SUPPLIED ENTRIES |
+ + + + + + +

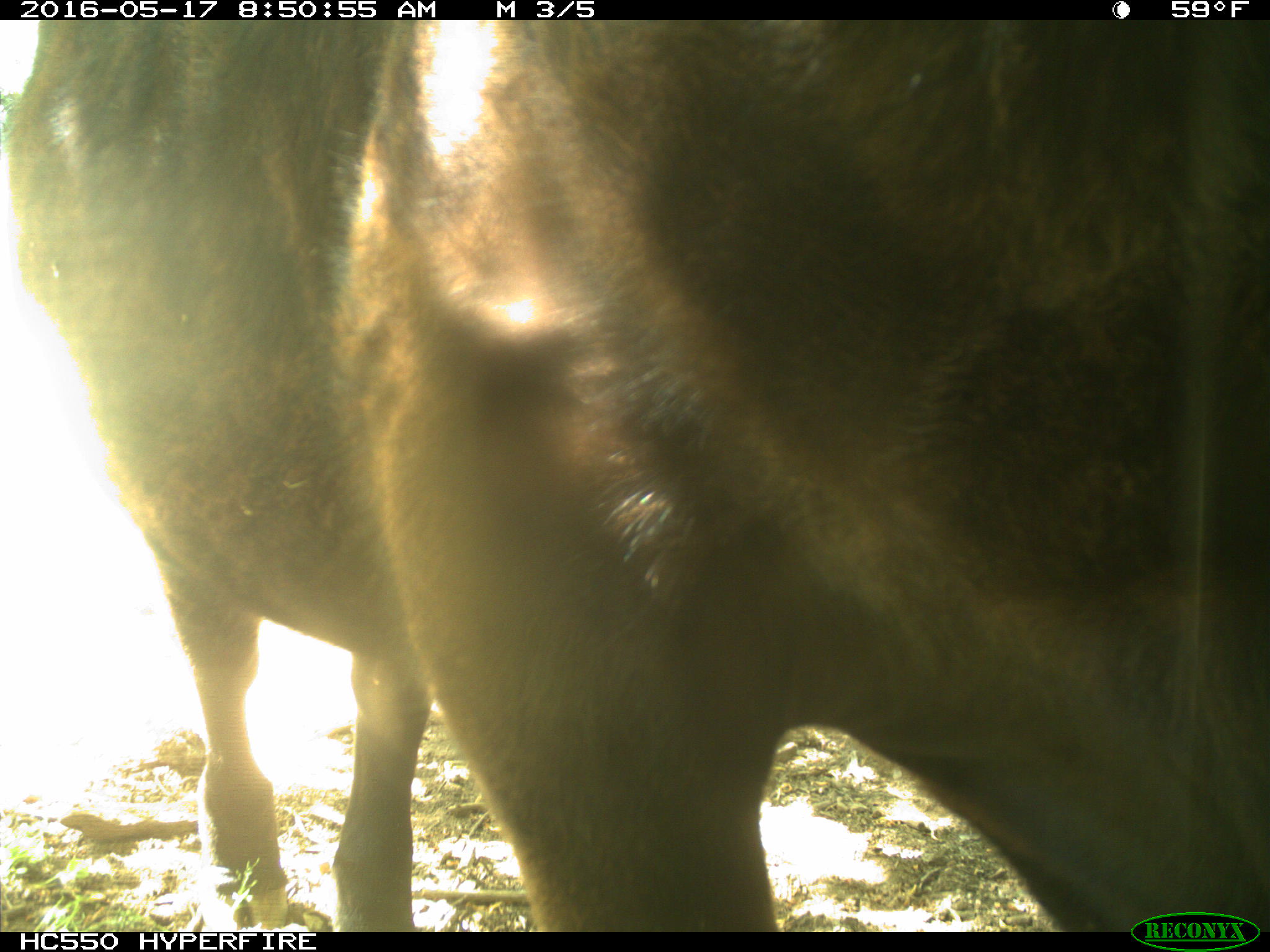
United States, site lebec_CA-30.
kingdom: Animalia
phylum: Chordata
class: Mammalia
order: Artiodactyla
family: Bovidae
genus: Bos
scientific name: Bos taurus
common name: domestic cow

+ + + + + + +

WHAT IS NEEDED |
Every entry above should come back exactly as written, except for its pictures.

TASK RESPONSE |
United States, site lebec_CA-30.
kingdom: Animalia
phylum: Chordata
class: Mammalia
order: Artiodactyla
family: Bovidae
genus: Bos
scientific name: Bos taurus
common name: domestic cow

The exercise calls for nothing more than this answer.